● **Prompt a**
Collect every line of the records that contains the word "closer".

● **Source passage**
★ ★ ★ ★ ★

Another type of Voltage Island, shown in Figure 2.2, increase power savings in application more sensitive to standby power, such as battery-powered devices. Method such as clock gating can be used to limit the active power from these idle function units, but the leakage current (or standby) power remains. If the power supplies for these function units are partitioned into islands, the functional units can be completely powered off via switch, eliminating both active and standby components power. There are three islands shown in the figure 2.2. The first island contains the circuitry that listens for the signal to wake up for the rest of system. Using this concept requires that power management be built into the architecture, to handle power sequencing and communication issues. The other two islands contain switches respectively. During the sleep mode, the switch cut off the supply power and both active and standby power can be eliminated.

Voltage Separation mentioned in this thesis, like first scenario of Voltage Island in Figure 2.1, can feed each Group with differential voltage supply. The entire design flow for Voltage Separation includes the following steps, as shown below.

- Functional partitioning
- Synthesis and timing consideration
- Floorplanning and Physical design
- Logic verification

For implementing Voltage Separation, it involves additional step that affects each design phase in the design flow. The following will briefly describe the requirement consideration.

- Functional partitioning: The designer should partition the functional units of the design into different islands according to its power characteristic and operation schedule. Example, if component A and component B requires the same voltage level and have the same operation schedule, these two components can be classified to the same island. The islands should be written into individual RTL module when RTL coding, which make grouping islands easily and clearly.

★ ★ ★ ★ ★

● **Prompt b**
For each statement, say whether the voltage island text agrees with it, answering yes or no and quoting the words of the text that decide it: (i) Clock gating removes standby power from idle function units. (ii) Figure 2.2 shows three islands. (iii) The islands should be written into a single shared RTL module.

★ ★ ★ ★ ★

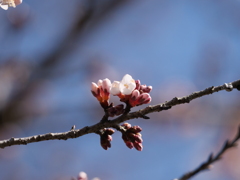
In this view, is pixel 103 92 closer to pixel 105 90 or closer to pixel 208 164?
pixel 105 90

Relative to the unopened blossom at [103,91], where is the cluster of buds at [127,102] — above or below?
below

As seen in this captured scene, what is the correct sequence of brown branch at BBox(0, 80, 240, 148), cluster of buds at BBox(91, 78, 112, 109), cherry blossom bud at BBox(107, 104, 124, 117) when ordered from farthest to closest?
1. cluster of buds at BBox(91, 78, 112, 109)
2. cherry blossom bud at BBox(107, 104, 124, 117)
3. brown branch at BBox(0, 80, 240, 148)

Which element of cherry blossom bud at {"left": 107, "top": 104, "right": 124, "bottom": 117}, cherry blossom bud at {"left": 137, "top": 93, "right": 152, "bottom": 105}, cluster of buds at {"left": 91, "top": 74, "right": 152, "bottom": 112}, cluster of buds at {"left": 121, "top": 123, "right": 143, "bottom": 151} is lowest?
cluster of buds at {"left": 121, "top": 123, "right": 143, "bottom": 151}

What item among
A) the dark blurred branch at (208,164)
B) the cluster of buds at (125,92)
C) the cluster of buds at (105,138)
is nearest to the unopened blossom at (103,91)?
the cluster of buds at (125,92)

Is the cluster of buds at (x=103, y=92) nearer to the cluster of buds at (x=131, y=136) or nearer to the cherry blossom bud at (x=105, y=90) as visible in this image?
the cherry blossom bud at (x=105, y=90)

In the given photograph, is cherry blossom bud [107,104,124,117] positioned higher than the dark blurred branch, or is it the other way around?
cherry blossom bud [107,104,124,117]

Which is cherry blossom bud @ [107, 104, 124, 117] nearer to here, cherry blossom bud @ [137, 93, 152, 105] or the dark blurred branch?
cherry blossom bud @ [137, 93, 152, 105]

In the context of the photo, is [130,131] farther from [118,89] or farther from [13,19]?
[13,19]

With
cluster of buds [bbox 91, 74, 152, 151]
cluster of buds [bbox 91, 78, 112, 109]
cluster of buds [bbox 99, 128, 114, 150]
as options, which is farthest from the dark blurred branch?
cluster of buds [bbox 91, 78, 112, 109]

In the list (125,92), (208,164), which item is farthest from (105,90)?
(208,164)
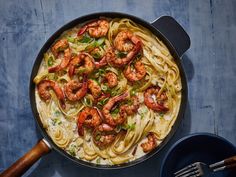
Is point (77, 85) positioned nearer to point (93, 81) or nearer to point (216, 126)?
point (93, 81)

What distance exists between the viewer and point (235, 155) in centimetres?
389

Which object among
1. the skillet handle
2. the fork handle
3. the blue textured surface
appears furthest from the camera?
the blue textured surface

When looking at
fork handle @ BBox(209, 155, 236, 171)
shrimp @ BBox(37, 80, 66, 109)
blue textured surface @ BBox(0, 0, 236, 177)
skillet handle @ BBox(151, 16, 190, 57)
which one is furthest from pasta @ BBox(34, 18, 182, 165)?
fork handle @ BBox(209, 155, 236, 171)

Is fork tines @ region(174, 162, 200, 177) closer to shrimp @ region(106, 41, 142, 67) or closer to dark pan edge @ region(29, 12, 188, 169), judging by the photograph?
Answer: dark pan edge @ region(29, 12, 188, 169)

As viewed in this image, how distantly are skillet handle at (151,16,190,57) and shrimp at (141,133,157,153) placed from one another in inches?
28.1

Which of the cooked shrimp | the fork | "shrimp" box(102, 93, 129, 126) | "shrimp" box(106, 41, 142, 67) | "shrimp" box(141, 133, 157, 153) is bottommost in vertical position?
the fork

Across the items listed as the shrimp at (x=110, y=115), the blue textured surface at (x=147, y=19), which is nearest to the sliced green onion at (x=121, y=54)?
the shrimp at (x=110, y=115)

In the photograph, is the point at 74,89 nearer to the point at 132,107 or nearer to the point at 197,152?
the point at 132,107

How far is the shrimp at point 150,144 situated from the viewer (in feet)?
12.8

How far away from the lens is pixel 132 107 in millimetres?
3898

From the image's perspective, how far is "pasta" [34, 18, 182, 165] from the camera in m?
3.89

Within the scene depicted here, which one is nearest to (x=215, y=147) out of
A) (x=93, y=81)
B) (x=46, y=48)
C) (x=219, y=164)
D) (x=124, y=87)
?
(x=219, y=164)

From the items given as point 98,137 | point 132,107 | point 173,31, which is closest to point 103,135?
point 98,137

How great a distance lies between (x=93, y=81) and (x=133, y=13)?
0.74m
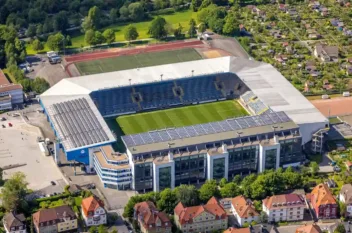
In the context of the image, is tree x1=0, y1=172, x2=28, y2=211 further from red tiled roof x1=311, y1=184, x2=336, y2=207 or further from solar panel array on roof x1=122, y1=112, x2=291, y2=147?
red tiled roof x1=311, y1=184, x2=336, y2=207

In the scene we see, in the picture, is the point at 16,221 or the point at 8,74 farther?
the point at 8,74

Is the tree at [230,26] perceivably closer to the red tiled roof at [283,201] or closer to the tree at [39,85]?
the tree at [39,85]

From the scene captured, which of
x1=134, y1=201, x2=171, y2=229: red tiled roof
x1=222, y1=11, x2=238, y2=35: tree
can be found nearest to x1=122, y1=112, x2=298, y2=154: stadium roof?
x1=134, y1=201, x2=171, y2=229: red tiled roof

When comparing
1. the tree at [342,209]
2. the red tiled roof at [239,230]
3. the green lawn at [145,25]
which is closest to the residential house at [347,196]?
the tree at [342,209]

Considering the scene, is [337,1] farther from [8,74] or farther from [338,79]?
[8,74]

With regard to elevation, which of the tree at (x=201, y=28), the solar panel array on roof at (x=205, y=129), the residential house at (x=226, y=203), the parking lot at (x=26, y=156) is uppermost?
the solar panel array on roof at (x=205, y=129)

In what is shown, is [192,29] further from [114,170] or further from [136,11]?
[114,170]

★ ★ ★ ★ ★

● **Written solution a**
In this view, is pixel 103 92 closer to pixel 105 90 or closer to pixel 208 164?
Is fork tines @ region(174, 162, 200, 177) closer to shrimp @ region(106, 41, 142, 67) or closer to dark pan edge @ region(29, 12, 188, 169), judging by the photograph?
Is the tree at [230,26] perceivably closer to the red tiled roof at [283,201] or closer to the tree at [39,85]?

● **Written solution b**
(i) No: "Method such as clock gating can be used to limit the active power from these idle function units, but the leakage current (or standby) power remains."
(ii) Yes: "There are three islands shown in the figure 2.2."
(iii) No: "The islands should be written into individual RTL module when RTL coding"